Write out the records word for word, starting at their first line and ending with the line that contains "92L48 95L36 94L22", including that line.

****************************************

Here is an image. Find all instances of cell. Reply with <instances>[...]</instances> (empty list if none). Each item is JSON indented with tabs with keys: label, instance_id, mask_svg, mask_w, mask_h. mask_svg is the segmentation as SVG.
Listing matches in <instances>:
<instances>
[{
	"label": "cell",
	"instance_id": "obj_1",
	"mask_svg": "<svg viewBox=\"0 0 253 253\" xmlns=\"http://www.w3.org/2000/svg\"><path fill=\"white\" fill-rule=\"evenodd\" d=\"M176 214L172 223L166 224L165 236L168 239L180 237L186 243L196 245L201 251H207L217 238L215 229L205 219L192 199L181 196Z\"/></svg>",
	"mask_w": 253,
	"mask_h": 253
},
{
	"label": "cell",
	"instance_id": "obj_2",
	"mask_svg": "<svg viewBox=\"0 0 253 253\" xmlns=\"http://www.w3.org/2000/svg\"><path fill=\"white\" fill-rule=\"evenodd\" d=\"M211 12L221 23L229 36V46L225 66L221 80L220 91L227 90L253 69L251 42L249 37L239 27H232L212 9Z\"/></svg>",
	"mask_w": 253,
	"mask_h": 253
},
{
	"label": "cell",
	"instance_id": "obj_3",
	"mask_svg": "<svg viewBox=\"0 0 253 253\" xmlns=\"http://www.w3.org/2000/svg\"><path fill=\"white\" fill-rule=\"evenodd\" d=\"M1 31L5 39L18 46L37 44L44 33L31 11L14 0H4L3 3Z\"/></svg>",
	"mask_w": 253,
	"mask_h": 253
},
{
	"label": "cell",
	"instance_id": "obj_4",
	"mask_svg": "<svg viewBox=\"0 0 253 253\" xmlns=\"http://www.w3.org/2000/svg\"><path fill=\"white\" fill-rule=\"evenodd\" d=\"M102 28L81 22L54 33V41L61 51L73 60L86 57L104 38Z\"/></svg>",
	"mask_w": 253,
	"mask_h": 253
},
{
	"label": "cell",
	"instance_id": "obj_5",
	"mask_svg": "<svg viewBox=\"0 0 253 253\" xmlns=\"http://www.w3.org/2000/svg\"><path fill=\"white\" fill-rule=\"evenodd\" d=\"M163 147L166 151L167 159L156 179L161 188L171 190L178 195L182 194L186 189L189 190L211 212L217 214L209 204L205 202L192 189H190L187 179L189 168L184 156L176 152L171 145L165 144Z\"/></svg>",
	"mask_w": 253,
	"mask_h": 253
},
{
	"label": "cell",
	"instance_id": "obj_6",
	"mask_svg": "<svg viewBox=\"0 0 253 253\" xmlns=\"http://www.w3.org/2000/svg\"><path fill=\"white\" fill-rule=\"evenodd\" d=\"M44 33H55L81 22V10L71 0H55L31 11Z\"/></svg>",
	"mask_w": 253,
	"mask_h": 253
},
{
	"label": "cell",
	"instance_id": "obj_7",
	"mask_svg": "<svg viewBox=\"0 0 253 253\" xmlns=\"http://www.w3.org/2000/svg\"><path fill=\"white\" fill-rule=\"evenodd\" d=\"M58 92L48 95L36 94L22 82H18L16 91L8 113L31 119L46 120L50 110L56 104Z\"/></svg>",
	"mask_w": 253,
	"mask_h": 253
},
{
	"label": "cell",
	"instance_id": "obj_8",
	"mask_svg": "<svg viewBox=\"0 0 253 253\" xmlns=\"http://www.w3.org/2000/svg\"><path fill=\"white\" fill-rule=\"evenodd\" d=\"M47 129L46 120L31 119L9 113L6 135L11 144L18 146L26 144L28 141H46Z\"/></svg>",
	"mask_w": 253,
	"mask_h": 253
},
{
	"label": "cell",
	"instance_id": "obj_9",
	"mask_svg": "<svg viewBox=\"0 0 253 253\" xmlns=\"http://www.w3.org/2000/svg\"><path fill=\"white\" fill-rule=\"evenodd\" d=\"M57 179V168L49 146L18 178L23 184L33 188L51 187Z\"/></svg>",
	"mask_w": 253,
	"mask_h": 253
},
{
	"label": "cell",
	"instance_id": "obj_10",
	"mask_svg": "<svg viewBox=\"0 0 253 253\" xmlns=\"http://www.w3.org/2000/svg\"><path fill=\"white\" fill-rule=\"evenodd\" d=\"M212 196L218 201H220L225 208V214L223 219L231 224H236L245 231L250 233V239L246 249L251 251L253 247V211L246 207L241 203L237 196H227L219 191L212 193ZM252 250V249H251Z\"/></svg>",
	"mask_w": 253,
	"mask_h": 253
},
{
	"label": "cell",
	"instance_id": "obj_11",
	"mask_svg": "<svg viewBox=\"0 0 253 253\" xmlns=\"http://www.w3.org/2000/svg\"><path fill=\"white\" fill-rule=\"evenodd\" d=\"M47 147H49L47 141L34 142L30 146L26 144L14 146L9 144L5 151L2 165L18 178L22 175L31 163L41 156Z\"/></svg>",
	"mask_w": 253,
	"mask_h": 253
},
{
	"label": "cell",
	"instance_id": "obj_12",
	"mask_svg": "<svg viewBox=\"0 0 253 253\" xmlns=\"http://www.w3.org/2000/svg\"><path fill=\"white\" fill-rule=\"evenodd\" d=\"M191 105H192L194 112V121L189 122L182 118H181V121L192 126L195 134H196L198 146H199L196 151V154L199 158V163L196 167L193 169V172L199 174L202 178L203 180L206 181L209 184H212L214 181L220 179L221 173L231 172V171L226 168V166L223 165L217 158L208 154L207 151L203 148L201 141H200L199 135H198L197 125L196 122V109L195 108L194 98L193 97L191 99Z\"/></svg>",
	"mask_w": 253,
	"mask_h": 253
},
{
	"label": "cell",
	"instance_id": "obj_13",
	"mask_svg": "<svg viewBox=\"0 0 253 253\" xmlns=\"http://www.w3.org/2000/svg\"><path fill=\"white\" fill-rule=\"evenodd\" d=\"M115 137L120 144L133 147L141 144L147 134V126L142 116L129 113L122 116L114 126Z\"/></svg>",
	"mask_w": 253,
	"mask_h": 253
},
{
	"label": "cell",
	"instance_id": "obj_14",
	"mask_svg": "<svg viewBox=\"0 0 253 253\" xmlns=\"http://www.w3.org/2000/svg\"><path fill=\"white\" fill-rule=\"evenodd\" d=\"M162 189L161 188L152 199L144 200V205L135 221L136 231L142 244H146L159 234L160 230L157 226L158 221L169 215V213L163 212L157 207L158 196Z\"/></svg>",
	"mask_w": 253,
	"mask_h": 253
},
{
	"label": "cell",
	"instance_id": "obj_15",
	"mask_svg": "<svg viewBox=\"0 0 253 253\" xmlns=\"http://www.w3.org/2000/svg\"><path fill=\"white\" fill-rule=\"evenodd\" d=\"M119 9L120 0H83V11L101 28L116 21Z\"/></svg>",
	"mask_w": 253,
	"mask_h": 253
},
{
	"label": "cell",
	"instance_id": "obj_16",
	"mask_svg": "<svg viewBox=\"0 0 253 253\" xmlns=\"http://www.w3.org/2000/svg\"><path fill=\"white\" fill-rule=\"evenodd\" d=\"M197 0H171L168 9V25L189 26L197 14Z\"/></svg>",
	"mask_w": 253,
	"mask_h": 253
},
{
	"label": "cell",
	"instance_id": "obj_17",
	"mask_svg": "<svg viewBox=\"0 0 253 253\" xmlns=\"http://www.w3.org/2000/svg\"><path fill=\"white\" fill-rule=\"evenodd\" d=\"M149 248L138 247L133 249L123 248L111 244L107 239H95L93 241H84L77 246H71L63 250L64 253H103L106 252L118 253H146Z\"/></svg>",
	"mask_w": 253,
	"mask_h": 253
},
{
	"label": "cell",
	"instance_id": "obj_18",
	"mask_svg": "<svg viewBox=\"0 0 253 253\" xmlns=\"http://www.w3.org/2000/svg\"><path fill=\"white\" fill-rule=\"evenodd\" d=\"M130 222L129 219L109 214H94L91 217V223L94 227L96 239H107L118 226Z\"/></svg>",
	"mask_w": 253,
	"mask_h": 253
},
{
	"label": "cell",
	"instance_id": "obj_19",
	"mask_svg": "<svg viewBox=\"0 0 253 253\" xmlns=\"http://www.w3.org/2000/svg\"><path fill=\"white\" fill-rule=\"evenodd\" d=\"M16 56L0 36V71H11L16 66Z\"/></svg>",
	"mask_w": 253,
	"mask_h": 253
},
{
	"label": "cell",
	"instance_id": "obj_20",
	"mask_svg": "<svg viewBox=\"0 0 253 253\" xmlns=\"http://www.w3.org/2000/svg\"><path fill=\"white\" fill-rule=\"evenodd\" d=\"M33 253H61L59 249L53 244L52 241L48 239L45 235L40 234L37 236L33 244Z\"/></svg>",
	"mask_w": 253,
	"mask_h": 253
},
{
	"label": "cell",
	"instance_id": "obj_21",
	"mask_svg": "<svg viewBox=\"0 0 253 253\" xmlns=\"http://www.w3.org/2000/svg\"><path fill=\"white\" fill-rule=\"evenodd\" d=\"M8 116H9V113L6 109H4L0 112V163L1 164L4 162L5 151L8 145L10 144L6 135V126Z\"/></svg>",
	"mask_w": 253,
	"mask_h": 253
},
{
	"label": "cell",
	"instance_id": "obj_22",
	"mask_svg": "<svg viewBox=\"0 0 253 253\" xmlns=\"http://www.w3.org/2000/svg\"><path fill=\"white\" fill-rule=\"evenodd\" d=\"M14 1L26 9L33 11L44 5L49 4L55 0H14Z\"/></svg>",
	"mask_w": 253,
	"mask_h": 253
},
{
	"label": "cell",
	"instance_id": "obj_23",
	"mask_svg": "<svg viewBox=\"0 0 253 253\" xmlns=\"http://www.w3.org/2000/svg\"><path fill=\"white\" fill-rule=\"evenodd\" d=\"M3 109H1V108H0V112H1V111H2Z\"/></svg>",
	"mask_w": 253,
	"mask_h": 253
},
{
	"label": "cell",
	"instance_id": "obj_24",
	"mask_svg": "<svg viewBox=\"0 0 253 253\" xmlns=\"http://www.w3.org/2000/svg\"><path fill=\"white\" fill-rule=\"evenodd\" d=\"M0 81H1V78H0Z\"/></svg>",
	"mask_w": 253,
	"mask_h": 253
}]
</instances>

****************************************

> _SOLUTION BELOW_:
Here is an image. Find all instances of cell. Reply with <instances>[...]</instances> (empty list if none). Each item is JSON indented with tabs with keys: label, instance_id, mask_svg, mask_w, mask_h. mask_svg is the segmentation as SVG.
Listing matches in <instances>:
<instances>
[{
	"label": "cell",
	"instance_id": "obj_1",
	"mask_svg": "<svg viewBox=\"0 0 253 253\" xmlns=\"http://www.w3.org/2000/svg\"><path fill=\"white\" fill-rule=\"evenodd\" d=\"M176 214L172 223L166 224L165 236L168 239L180 237L186 243L196 245L201 251H207L217 238L215 229L205 219L192 199L181 196Z\"/></svg>",
	"mask_w": 253,
	"mask_h": 253
},
{
	"label": "cell",
	"instance_id": "obj_2",
	"mask_svg": "<svg viewBox=\"0 0 253 253\" xmlns=\"http://www.w3.org/2000/svg\"><path fill=\"white\" fill-rule=\"evenodd\" d=\"M211 12L221 23L229 36V46L225 66L221 80L220 91L227 90L253 69L251 42L249 37L239 27H232L212 9Z\"/></svg>",
	"mask_w": 253,
	"mask_h": 253
},
{
	"label": "cell",
	"instance_id": "obj_3",
	"mask_svg": "<svg viewBox=\"0 0 253 253\" xmlns=\"http://www.w3.org/2000/svg\"><path fill=\"white\" fill-rule=\"evenodd\" d=\"M1 31L5 39L18 46L37 44L44 33L31 11L14 0H4L3 3Z\"/></svg>",
	"mask_w": 253,
	"mask_h": 253
},
{
	"label": "cell",
	"instance_id": "obj_4",
	"mask_svg": "<svg viewBox=\"0 0 253 253\" xmlns=\"http://www.w3.org/2000/svg\"><path fill=\"white\" fill-rule=\"evenodd\" d=\"M102 28L81 22L54 33V41L61 51L73 60L86 57L104 38Z\"/></svg>",
	"mask_w": 253,
	"mask_h": 253
},
{
	"label": "cell",
	"instance_id": "obj_5",
	"mask_svg": "<svg viewBox=\"0 0 253 253\" xmlns=\"http://www.w3.org/2000/svg\"><path fill=\"white\" fill-rule=\"evenodd\" d=\"M163 147L166 151L167 159L156 179L161 188L171 190L178 195L182 194L186 189L189 190L211 212L217 214L209 204L205 202L192 189H190L187 179L189 168L184 156L176 152L171 145L165 144Z\"/></svg>",
	"mask_w": 253,
	"mask_h": 253
},
{
	"label": "cell",
	"instance_id": "obj_6",
	"mask_svg": "<svg viewBox=\"0 0 253 253\" xmlns=\"http://www.w3.org/2000/svg\"><path fill=\"white\" fill-rule=\"evenodd\" d=\"M44 33H55L81 22V10L71 0H55L31 11Z\"/></svg>",
	"mask_w": 253,
	"mask_h": 253
},
{
	"label": "cell",
	"instance_id": "obj_7",
	"mask_svg": "<svg viewBox=\"0 0 253 253\" xmlns=\"http://www.w3.org/2000/svg\"><path fill=\"white\" fill-rule=\"evenodd\" d=\"M58 92L48 95L36 94L22 82H18L16 91L8 113L31 119L46 120L50 110L56 104Z\"/></svg>",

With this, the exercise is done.